- **Aim of the task**:
Can you condense the paragraph in the Raspberry Pi monitoring guide that begins "Prometheus : Prometheus is a database" into a short bulleted list that keeps its main facts?

How To Monitor Your Raspberry PI's!!

1.0 Introduction

There are so many monitoring services out there to monitor Linux servers and IoT Devices like Raspberrypi's. So here, I mention the two leading systems to monitor raspi or any other Linux server.

  1. Prometheus + Node Exporter + Grafana
  2. InfluxDB + Telegraf + Grafana

  3. NOTE: So before moving further, first, I let introduce you to what these monitoring tools are and how they differ from each other:

1.1 Comparison Between Prometheus and InfluxDB

  • Prometheus : Prometheus is a database optimized for time series data and an ideal way to store monitoring metrics. Prometheus graduated from the Cloud Native Computing Foundation (CNCF), which means it has great integration with other CNCF components. It features built-in service discovery, making it easy to use in highly dynamic environments. Unlike traditional monitoring tools, Prometheus uses a pull model which allows it to scale better. To access data, Prometheus offers a flexible query language called PromQL.
    • Prometheus is a pull-based system. An application publishes the metrics at a given endpoint, and Prometheus fetches them periodically.

- **Material provided**:

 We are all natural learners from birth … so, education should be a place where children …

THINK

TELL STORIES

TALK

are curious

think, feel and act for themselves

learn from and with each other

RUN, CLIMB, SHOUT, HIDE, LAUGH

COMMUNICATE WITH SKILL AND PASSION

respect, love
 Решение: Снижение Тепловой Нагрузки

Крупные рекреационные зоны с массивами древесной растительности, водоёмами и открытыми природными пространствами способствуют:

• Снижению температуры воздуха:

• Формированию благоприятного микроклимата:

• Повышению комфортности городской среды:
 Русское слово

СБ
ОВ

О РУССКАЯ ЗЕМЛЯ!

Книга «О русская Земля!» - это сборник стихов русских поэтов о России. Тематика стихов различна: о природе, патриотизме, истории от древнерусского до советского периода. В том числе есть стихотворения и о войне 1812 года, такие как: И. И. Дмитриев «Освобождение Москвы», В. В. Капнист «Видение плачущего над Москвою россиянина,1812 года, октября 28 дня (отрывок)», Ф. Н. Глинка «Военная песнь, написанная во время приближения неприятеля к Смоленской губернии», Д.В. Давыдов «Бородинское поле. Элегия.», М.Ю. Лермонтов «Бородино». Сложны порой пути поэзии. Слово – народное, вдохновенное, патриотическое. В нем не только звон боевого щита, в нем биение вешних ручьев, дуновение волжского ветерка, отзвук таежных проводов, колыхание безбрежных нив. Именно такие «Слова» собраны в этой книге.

- **Output for this task**:
- A database optimized for time series data, well suited to storing monitoring metrics
- Graduated from the Cloud Native Computing Foundation (CNCF), so it integrates well with other CNCF components
- Has built-in service discovery, which makes it easy to use in highly dynamic environments
- Uses a pull model, unlike traditional monitoring tools, which lets it scale better
- Offers a flexible query language, PromQL, for accessing data